Albert Einstein famously said, “I know not with what weapons World War III will be fought.”, but in this version of a dystopian future, Dave uses a kyber-crystal fuelled cowbell, whilst Lance prefers to rely on his street-fighter skills.
50ml Alamedapocalypse Gin
10ml dry vermouth
Add ingredients to a mixing glass with ice and stir vigorously (for at least 20-30 seconds). Strain into a pre-chilled cocktail glass.

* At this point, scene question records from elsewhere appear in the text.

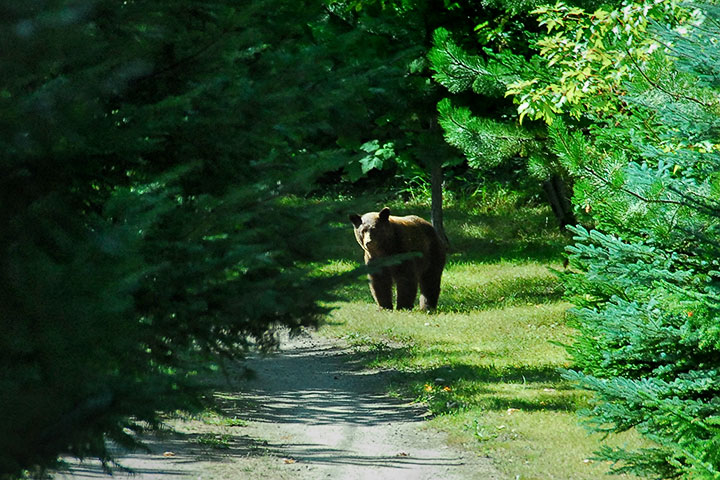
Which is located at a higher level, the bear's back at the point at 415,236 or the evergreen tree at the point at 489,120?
the evergreen tree at the point at 489,120

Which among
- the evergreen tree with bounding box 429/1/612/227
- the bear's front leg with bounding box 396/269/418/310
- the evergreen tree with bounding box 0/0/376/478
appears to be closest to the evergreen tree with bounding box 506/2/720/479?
the evergreen tree with bounding box 0/0/376/478

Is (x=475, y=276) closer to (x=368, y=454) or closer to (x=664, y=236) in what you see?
(x=368, y=454)

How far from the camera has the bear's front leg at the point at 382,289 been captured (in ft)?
42.2

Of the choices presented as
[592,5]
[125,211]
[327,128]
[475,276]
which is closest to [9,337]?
[125,211]

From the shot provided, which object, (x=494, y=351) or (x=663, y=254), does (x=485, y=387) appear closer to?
(x=494, y=351)

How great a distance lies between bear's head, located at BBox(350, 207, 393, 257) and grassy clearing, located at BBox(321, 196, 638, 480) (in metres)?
0.61

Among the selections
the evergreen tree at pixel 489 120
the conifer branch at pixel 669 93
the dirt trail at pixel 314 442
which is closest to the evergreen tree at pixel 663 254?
the conifer branch at pixel 669 93

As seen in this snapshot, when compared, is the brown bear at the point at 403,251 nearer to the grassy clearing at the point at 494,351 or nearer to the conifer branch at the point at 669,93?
the grassy clearing at the point at 494,351

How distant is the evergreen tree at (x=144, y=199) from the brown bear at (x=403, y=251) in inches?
274

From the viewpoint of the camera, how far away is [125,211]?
2.77m

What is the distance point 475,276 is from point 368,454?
31.0ft

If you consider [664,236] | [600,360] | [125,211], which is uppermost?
[125,211]

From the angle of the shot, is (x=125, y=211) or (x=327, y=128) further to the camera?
(x=327, y=128)

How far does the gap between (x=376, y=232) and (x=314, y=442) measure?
5302 millimetres
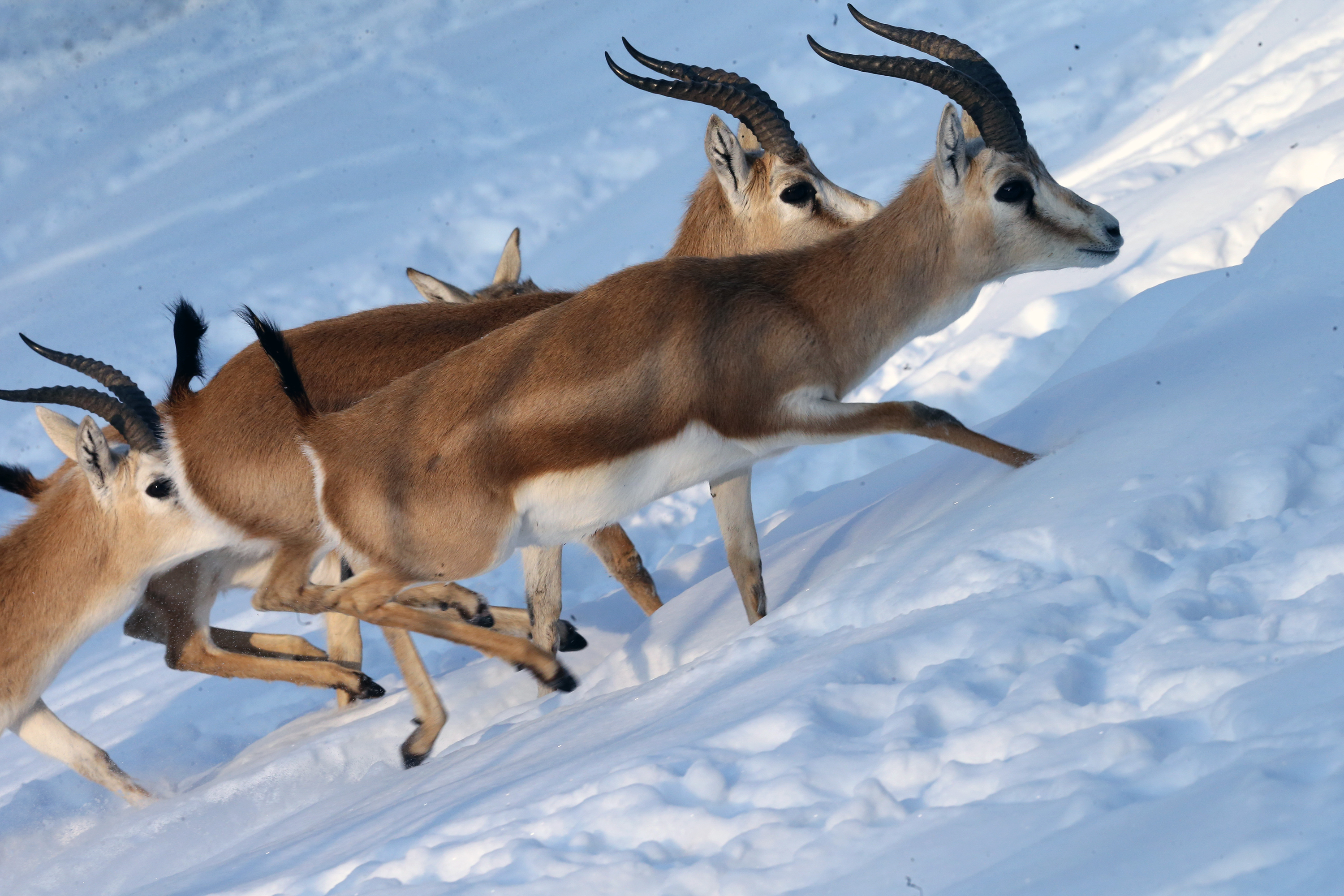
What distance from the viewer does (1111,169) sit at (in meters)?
10.8

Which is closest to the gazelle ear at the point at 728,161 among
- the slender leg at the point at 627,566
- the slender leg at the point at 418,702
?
the slender leg at the point at 627,566

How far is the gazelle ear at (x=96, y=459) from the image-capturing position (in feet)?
18.2

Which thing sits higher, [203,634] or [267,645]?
[203,634]

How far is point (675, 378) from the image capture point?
15.7ft

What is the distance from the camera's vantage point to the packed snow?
2.86 m

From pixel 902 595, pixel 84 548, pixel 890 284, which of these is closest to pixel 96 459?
pixel 84 548

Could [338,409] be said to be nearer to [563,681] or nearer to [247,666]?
[563,681]

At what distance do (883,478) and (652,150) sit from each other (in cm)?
873

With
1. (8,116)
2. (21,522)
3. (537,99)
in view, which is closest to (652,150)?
Result: (537,99)

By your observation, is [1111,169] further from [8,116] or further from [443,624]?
[8,116]

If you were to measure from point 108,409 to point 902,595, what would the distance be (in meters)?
3.69

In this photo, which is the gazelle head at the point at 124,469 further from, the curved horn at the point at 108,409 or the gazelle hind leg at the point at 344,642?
the gazelle hind leg at the point at 344,642

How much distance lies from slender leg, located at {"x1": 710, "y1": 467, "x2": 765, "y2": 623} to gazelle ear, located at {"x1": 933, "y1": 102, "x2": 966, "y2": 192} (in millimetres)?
1551

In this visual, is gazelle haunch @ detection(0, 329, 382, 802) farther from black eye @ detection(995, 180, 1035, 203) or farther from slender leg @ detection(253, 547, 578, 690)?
black eye @ detection(995, 180, 1035, 203)
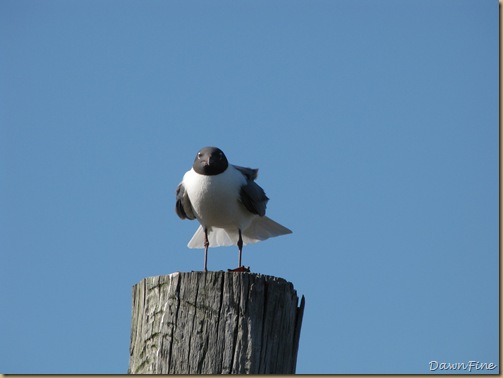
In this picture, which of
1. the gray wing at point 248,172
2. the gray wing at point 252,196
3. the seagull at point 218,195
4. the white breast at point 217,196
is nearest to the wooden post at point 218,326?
the seagull at point 218,195

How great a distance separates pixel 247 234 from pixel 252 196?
1132 mm

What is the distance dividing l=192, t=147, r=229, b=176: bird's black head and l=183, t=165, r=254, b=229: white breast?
6 centimetres

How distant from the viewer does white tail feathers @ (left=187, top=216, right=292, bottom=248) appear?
10.2 metres

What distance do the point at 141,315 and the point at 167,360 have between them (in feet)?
1.54

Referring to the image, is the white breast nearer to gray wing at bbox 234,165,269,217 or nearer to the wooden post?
gray wing at bbox 234,165,269,217

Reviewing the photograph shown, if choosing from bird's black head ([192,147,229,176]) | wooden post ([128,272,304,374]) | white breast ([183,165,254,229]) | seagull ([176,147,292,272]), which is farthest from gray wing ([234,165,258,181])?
wooden post ([128,272,304,374])

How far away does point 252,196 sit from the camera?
30.6ft

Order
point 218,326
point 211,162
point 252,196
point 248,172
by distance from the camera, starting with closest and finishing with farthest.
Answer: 1. point 218,326
2. point 211,162
3. point 252,196
4. point 248,172

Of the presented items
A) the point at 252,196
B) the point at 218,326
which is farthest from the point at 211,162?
the point at 218,326

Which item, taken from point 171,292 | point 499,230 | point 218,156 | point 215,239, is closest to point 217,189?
point 218,156

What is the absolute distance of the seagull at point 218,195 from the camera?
9211 millimetres

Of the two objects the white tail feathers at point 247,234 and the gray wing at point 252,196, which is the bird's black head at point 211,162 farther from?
the white tail feathers at point 247,234

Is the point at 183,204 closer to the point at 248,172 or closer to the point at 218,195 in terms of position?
the point at 218,195

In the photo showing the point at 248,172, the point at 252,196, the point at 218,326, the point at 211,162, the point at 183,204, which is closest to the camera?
the point at 218,326
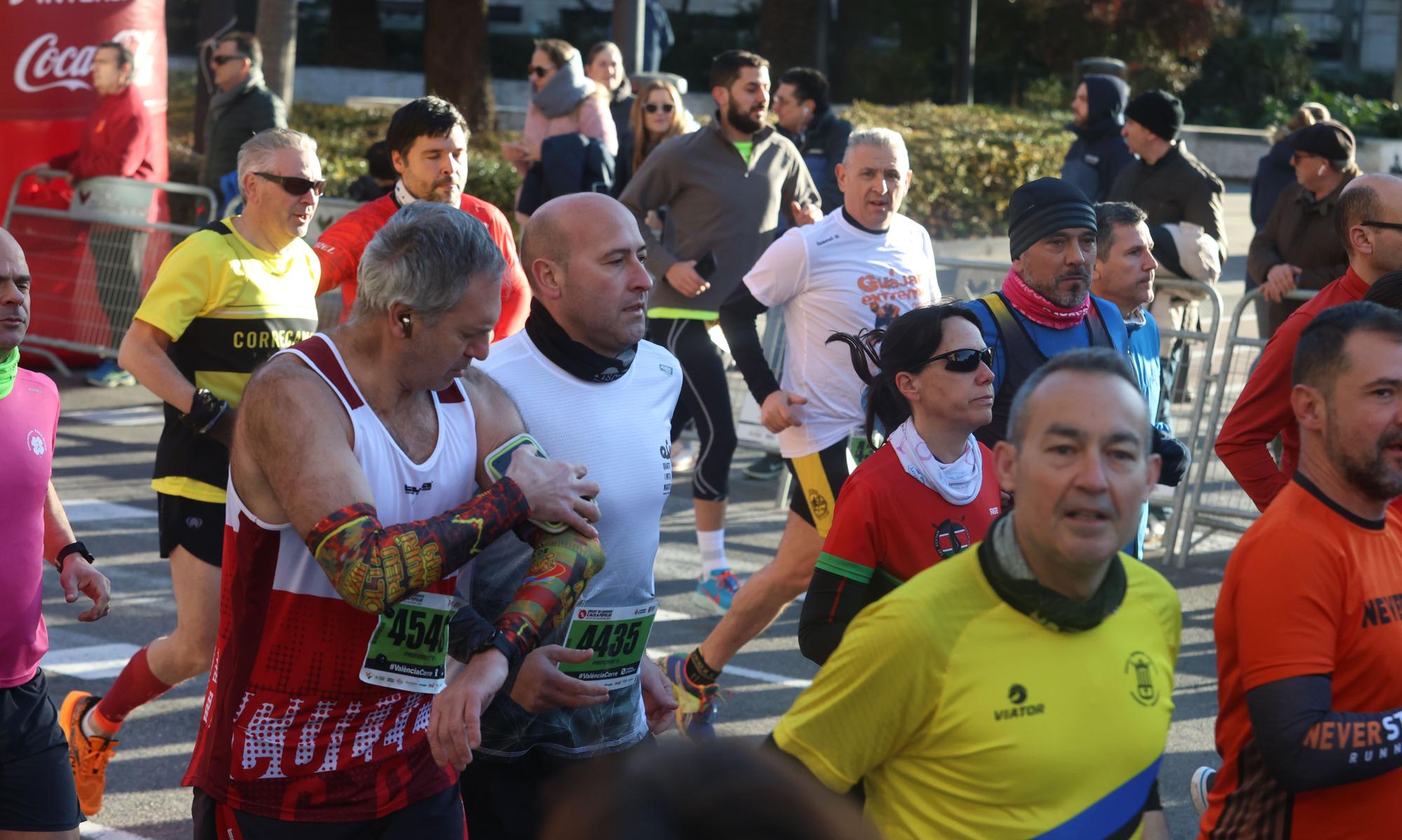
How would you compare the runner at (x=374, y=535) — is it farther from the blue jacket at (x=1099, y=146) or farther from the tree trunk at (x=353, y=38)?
the tree trunk at (x=353, y=38)

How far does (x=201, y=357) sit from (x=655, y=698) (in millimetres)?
2172

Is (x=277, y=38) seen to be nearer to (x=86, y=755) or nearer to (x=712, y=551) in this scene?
(x=712, y=551)

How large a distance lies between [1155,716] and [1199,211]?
721 centimetres

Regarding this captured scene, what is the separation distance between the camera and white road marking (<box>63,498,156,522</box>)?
353 inches

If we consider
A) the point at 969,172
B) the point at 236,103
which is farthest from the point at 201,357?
the point at 969,172

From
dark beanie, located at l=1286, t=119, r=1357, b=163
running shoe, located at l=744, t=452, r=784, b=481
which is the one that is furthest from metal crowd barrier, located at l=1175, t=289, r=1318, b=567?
running shoe, located at l=744, t=452, r=784, b=481

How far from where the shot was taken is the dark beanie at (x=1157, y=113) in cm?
954

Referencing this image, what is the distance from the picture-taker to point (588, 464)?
3.76 meters

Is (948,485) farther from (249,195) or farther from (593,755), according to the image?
(249,195)

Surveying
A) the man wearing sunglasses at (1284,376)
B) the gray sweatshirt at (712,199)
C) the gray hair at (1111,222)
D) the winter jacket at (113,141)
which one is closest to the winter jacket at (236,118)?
the winter jacket at (113,141)

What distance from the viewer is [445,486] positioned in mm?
3291

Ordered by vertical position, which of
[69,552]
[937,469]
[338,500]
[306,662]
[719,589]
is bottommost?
[719,589]

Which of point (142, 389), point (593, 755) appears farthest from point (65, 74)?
point (593, 755)

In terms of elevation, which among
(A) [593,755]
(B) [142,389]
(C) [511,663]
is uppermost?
(C) [511,663]
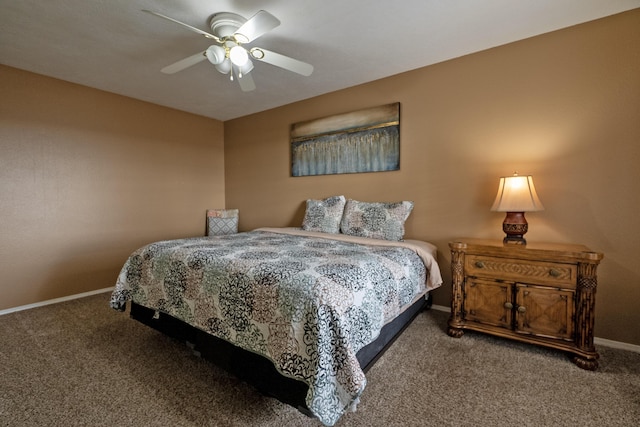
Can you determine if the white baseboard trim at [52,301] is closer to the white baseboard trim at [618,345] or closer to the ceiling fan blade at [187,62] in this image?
the ceiling fan blade at [187,62]

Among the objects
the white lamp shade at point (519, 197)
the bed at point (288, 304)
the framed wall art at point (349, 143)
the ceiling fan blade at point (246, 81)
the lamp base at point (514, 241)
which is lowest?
the bed at point (288, 304)

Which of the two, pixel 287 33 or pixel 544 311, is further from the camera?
pixel 287 33

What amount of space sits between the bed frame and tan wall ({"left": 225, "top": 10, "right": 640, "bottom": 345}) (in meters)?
1.32

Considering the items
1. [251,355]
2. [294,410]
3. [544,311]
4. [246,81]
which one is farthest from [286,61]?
[544,311]

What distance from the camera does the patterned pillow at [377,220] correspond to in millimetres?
2725

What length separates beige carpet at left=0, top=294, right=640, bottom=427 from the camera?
145 cm

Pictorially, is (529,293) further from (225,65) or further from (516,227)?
(225,65)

The coriander leaf (cilantro) notes from the gin really come through in a Martini, adding floral, leafy notes with a hint of citrus. A dash of cracked black pepper sprinkled over the top is a wonderful garnish.
Three Minutes to Midnight
50ml Alamedapocalypse Gin
15ml lemongrass and ginger gordial
Shake ingredients with ice and strain into an ice-filled tumbler. Top up with around 150ml of sparkling water. Garnish with lemon peel or, for a touch of class, a piece of lemongrass.
A flavoursome and complex drink full of exotic, fruity flavours; in particular, the lemongrass and cilantro, followed by a warm tingle of black pepper and ginger. Spicy, yet refreshing, this would make a lovely accompaniment to a Thai curry.